Nos deux partis partagent des analyses communes sur la situation que connaît aujourd’hui notre pays.

La France est profondément affectée par la crise de la globalisation financière et par la récession économique. Le chômage et les inégalités vont croissant. Pendant ce temps, les banquiers ont repris leur course folle aux bonus et autres avantages extravagants. Les facteurs de la crise demeurent.

L’Union européenne, qui aurait pu profiter de la coordination opérée entre les principaux gouvernements au plus fort de la crise pour se réformer et instaurer un véritable gouvernement économique, n’a pas apporté de réponse à la mesure de la situation. Au contraire, la Commission européenne n’a de cesse que d’appeler au rétablissement des règles de concurrence et d’orthodoxie budgétaire comme si l’orage passé, tout pouvait recommencer comme avant. Entre la concurrence déloyale des pays à très bas coût salarial et celle du dollar, la France et l’Europe sont prises en tenaille.

Le gouvernement Sarkozy-Fillon, au-delà des mesures d’urgence, se révèle incapable d’inscrire son action dans une stratégie du long terme visant à mettre sur pied un nouveau modèle de développement et une société plus juste.

Il continue sa sape méthodique du modèle français de l’action publique et collective. La prochaine étape est la reprise en main politique et la rigueur financière administrée aux institutions locales.

Dans les faits, les collectivités locales, majoritairement gérées par la gauche, sont aujourd’hui un vecteur essentiel d’une puissance publique qui répare, protège et prépare l’avenir. Les régions gérées par la gauche sont bien souvent les derniers outils efficaces d’aménagement du territoire, de soutien au développement économique à l’emploi ou à la formation.

C’est donc un devoir pour les forces de gauche de s’unir au-delà de leurs différences, pour continuer le travail mené dans les régions qu’elles dirigent.

Un certain nombre de formations à gauche sont tentées par l’isolationnisme dans l’espoir de gagner quelques sièges de plus. Le PS et le MRC appellent les uns et les autres à dépasser cette recherche illusoire. Les enjeux sont au-delà. La gauche n’arrivera à mobiliser les électeurs que sur une démarche claire d’alternative à la politique libérale du gouvernement. Cela se prépare dès aujourd’hui.

A cet égard le MRC et le PS affirment avec force la nécessité d’une politique favorisant une croissance durable. Il ne pourra y avoir de préparation de l’avenir, de réduction des inégalités ni même de développement durable sans création de richesse.

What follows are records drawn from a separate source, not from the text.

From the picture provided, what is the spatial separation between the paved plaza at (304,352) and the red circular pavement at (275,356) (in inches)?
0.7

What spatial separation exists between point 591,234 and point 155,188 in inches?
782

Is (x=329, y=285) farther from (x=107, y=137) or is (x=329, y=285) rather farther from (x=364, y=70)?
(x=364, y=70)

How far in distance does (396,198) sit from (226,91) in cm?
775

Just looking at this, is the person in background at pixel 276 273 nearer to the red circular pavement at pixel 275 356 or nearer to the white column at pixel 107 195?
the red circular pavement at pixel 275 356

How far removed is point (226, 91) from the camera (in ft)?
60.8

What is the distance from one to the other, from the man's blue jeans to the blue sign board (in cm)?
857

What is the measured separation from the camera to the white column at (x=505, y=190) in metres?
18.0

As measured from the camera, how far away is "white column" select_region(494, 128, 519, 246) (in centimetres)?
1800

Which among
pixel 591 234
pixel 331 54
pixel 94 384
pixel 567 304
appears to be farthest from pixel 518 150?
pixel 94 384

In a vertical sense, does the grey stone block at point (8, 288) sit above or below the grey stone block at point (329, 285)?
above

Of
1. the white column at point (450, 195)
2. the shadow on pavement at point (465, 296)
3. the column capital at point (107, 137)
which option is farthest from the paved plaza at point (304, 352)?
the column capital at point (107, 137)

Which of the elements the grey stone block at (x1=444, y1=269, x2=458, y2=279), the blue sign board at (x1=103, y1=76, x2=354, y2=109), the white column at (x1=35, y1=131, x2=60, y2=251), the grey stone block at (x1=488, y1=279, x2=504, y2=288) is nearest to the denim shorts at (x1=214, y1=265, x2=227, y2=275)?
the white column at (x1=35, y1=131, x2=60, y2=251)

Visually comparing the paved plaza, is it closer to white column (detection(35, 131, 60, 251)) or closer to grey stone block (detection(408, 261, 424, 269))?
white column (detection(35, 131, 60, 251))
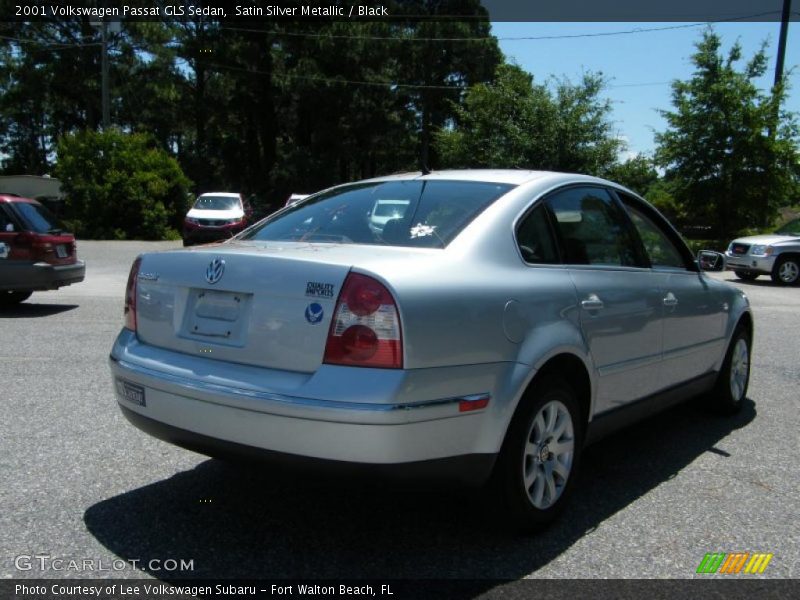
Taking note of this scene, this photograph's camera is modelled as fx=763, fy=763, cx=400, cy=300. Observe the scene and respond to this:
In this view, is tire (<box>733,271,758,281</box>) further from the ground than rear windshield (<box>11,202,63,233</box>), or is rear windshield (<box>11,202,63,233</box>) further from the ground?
rear windshield (<box>11,202,63,233</box>)

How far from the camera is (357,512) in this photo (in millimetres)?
3709

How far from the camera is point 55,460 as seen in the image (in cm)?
429

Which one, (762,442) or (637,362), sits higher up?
(637,362)

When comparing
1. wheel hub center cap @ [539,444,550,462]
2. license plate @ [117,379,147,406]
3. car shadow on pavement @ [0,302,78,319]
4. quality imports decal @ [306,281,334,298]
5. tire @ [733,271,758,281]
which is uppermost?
quality imports decal @ [306,281,334,298]

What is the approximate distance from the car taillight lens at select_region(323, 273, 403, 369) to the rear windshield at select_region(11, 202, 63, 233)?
8996mm

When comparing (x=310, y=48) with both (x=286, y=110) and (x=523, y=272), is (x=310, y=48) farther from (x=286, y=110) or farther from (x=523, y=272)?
(x=523, y=272)

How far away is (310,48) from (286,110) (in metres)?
4.00

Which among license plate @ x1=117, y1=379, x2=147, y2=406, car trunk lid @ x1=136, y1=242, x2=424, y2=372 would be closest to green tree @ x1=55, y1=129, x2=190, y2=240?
license plate @ x1=117, y1=379, x2=147, y2=406

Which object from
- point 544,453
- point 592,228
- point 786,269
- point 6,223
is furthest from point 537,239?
point 786,269

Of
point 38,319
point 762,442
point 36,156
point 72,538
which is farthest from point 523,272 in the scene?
point 36,156

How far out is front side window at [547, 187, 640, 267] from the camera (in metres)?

Sur ces bases, dans le respect de leurs différences, le PS et le MRC ont décidé :
1- La réunion d’un groupe de travail sur la préparation du projet de la gauche ;
2- La réunion d’un groupe de travail sur l’organisation des primaires ;
3- La construction de listes communes dès le premier tour des élections régionales de 2010.

Ces listes devront permettre l’expression et la représentation de nos deux formations dans l’ensemble des régions. Elles ont vocation à être, avec les forces de gauche et républicaines qui voudront s’y associer, le socle d’une union de toute la gauche capable de réunir les acteurs de la société qui veulent inscrire leur action dans la préparation des échéances nationales prochaines.

Le PS et le MRC invitent donc leurs instances régionales, en lien avec les présidents de régions, à se rencontrer rapidement afin d’aboutir à la constitution de telles listes d’union au premier et au deuxième tour.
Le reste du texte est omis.